Page text below:

Abstract: Efficiency requires legislative political institutions. There are many ways efficiency can be promoted, and so an ongoing legislative institution is necessary to resolve this choice in a politically sustainable and economically flexible way. This poses serious problems for classical liberal proposals to constitutionally protect markets from government intervention, as seen in the work of Ilya Somin, Guido Pincione & Fernando Tesón and others. The argument for the political nature of efficiency is set out in terms of both Pareto optimality and aggregate welfare maximisation, and similar arguments can be generalised to other social values.
Keywords: Efficiency; Constitutionalism; Circumstances of politics; Markets; Ilya Somin; Classical liberalism
Experiments in distributive justice and their limits
Critical Review 28(3–4): 461–483 (October 1, 2016).
Abstract: Mark Pennington argues political systems should be decentralized in order to facilitate experimental learning about distributive justice. Pointing out the problems with Pennington’s Hayekian formulation, I reframe his argument as an extension of the Millian idea of “experiments in living.” However, the experimental case for decentralization is limited in several ways. Even if decentralization improves our knowledge about justice, it impedes the actual implementation of all conceptions of justice other than libertarianism. I conclude by arguing for the compatibility of egalitarian redistribution with the epistemic virtues of markets pointed out by Hayek.
Keywords: decentralization, epistemic democracy, experiments in living, distributive justice, knowledge problem, liberal egalitarianism, libertarianism, Mark Pennington, moral epistemology, rational ignorance
Under review
Workplace democracy as distributive justice
This paper sets out the conditions under which state promotion of workplace democracy advances distributive justice. The standard argument for promoting workplace democracy has been to focus only on the equal distribution of the good of power within the firm, ignoring the wider picture. I show that it does not straightforwardly follow that requiring workplace democracy would improve the position of workers, but sketch when this is likely to be true. I conclude by examining potential impacts on third parties in order to explain when promoting workplace democracy can make a positive contribution to the pursuit of distributive justice more generally.

End of Page text.
Data for analysis below:

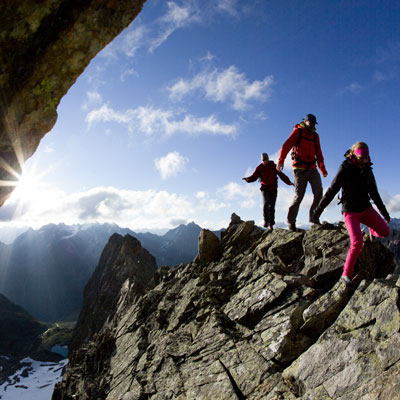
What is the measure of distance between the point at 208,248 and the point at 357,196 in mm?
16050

End of Data for analysis.
Data for analysis below:

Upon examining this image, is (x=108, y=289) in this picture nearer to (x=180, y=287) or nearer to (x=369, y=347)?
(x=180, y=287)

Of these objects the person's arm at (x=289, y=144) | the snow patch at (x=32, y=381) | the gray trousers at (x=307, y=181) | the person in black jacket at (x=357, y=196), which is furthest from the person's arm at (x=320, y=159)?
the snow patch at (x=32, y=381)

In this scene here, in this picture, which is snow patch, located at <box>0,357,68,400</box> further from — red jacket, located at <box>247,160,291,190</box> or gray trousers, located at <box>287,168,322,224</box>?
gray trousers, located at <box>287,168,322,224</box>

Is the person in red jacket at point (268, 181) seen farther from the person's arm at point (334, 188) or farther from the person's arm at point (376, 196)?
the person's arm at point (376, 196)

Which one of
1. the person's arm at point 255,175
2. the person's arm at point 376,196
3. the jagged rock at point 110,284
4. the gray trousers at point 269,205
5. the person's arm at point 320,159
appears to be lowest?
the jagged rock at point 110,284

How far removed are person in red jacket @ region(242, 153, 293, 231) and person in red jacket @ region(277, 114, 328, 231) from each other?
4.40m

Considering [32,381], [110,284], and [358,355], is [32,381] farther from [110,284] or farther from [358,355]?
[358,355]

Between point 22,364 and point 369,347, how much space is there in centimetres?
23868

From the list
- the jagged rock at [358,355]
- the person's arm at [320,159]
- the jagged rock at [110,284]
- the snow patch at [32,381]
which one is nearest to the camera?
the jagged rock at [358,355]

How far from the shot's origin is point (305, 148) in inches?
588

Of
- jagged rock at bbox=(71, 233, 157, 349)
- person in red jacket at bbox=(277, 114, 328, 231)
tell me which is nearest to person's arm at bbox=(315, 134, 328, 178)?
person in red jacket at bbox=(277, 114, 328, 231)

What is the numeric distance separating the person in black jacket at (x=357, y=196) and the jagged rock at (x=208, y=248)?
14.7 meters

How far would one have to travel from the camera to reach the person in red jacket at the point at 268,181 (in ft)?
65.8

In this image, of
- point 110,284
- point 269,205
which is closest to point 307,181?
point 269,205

End of Data for analysis.

- [Tasks for this exercise]
**A)** From the paper abstracts:
(i) Who argues that political systems should be decentralized to facilitate experimental learning about distributive justice?
(ii) In which journal volume, issue and pages did "Experiments in distributive justice and their limits" appear?
(iii) According to the workplace democracy abstract, what has the standard argument for promoting workplace democracy focused only on?
**B)** Could you rewrite the paragraph of the paper abstracts that begins "Abstract: Mark Pennington argues" as a list, keeping its main points?
**C)** Could you pick up the paper abstracts where they stop and carry them on?
None of the lines matter for what is asked here.

- [Answers to the problems]
**A)**
(i) Mark Pennington.
(ii) Critical Review 28(3–4): 461–483.
(iii) The equal distribution of the good of power within the firm.

**B)**
- Mark Pennington argues that political systems should be decentralized to facilitate experimental learning about distributive justice.
- After pointing out problems with his Hayekian formulation, the author reframes the argument as an extension of the Millian idea of "experiments in living."
- The experimental case for decentralization is limited in several ways.
- Even if decentralization improves knowledge about justice, it impedes implementing every conception of justice except libertarianism.
- The author concludes that egalitarian redistribution is compatible with the epistemic virtues of markets that Hayek pointed out.

**C)**
Business ethics and the corporate democratic deficit
Ethical choices in the market often have a political component, and companies should defer to the democratic system when interpreting what they should do. The paper enters the debate via a sympathetic critique of Joseph Heath’s market failures approach (MFA) to business ethics. The MFA will often fail to produce clear recommendations, and a democratic engagement with civil society can help to fill the gap. To illustrate, I consider the example of negotiations between drug companies and civil society groups in 2017 that lead to reduced prices for the pneumonia vaccine in humanitarian contexts.
The corporate social audit: Making public purpose pay (with Rutger Claassen)
Standard regulatory approaches to corporate power lack flexibility and are open to capture. Discourses of corporate social responsibility are more flexible and open-ended but are not backed up by strong incentives. We propose a novel institutional mechanism to try and capture advantages of both approaches. Under the corporate social audit, the conduct of large corporations is assessed by specially convened citizens’ juries. Companies scoring highly are awarded financial bonuses at the expense of those scoring poorly.
Wealth and power (as volume editor, with Huub Brouwer and Rutger Claassen)
The viability of political equality given unequal private property is an increasingly urgent topic that has never been adequately resolved by political philosophers. Combining broad theoretical perspectives with detailed institutional design, this volume brings political philosophy into dialogue with political science, economics, history and law.